I never thought the obvious place you’d go to escape the apocalypse would be Brisbane, especially Brisbane in summer. It just goes to show the terrible state of affairs we are in. I don’t mind Brisbane, but it’s not in my top ten, unless it’s my top ten list of places to escape the apocalypse, naturally. A little extra humidity is a small price to pay for clean air.

Indeed, there was a pleasantness about the place, still fairly quiet as people loll through their summer holidays, zooming up to the coast in their Hiluxes packed with fishing rods and eskies, often trailed by flashy boats. It’s a conspicuous consumption of Australiana that begins to tire in context, a dissonance that exacerbates the sense of that Queensland bubble. People show concern, but empathy is harder to summon.

seq03I did Brisbane things in Brisbane, such as pretending to be sophisticated at a few of the galleries, crashing down to earth with sugary iced drinks for a dollar, cycling on one of those godawful city bikes along death trap rush hour cycleways, and bobbing upon the water aboard trashy ferries championing local sporting sides.

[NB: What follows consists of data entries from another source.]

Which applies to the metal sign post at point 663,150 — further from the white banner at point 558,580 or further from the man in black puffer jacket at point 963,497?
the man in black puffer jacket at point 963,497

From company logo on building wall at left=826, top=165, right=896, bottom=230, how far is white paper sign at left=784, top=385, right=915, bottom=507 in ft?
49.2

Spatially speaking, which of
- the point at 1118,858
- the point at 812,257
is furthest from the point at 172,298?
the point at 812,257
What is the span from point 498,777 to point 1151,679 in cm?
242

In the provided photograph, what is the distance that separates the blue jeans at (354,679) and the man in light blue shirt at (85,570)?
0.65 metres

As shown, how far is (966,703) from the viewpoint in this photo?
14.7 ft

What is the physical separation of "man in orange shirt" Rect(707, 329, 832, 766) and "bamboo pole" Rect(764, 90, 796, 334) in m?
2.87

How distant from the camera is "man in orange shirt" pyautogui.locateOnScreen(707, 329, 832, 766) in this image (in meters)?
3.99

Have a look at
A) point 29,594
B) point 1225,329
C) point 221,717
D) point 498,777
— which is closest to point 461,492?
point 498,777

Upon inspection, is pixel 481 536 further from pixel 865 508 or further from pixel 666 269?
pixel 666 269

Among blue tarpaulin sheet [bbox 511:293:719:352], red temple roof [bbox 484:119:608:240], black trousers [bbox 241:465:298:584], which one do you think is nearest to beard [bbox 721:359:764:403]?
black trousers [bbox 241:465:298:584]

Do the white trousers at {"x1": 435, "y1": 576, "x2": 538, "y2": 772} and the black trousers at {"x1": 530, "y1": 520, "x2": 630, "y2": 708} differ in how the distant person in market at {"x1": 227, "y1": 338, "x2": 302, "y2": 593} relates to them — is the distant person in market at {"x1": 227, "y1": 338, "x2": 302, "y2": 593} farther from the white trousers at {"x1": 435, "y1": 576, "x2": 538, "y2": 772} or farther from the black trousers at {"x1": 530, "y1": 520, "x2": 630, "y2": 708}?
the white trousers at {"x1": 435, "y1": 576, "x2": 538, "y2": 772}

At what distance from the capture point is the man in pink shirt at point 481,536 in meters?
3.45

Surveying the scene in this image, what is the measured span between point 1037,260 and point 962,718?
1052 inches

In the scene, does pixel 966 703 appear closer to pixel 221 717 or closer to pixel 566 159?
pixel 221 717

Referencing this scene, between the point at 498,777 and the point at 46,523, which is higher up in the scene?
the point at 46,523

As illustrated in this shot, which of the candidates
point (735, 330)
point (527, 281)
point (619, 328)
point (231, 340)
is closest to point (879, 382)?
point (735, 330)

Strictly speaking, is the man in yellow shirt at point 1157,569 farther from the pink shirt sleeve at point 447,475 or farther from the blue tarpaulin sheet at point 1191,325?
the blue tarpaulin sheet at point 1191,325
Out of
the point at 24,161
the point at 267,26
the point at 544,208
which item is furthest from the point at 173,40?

One of the joys of my rambling was an early morning potter around Roma Street Parklands, where what seemed like a revelation materialised: an abundance of green interspersed with the vibrant, exotic colours of nature bursting into bloom. Throughout the park – and across the city – the late withering of purple jacarandas was eclipsed by the bright red bursts emanating from the ubiquitous Poinciana trees. Pockets of wonder among the humdrum. Life going on.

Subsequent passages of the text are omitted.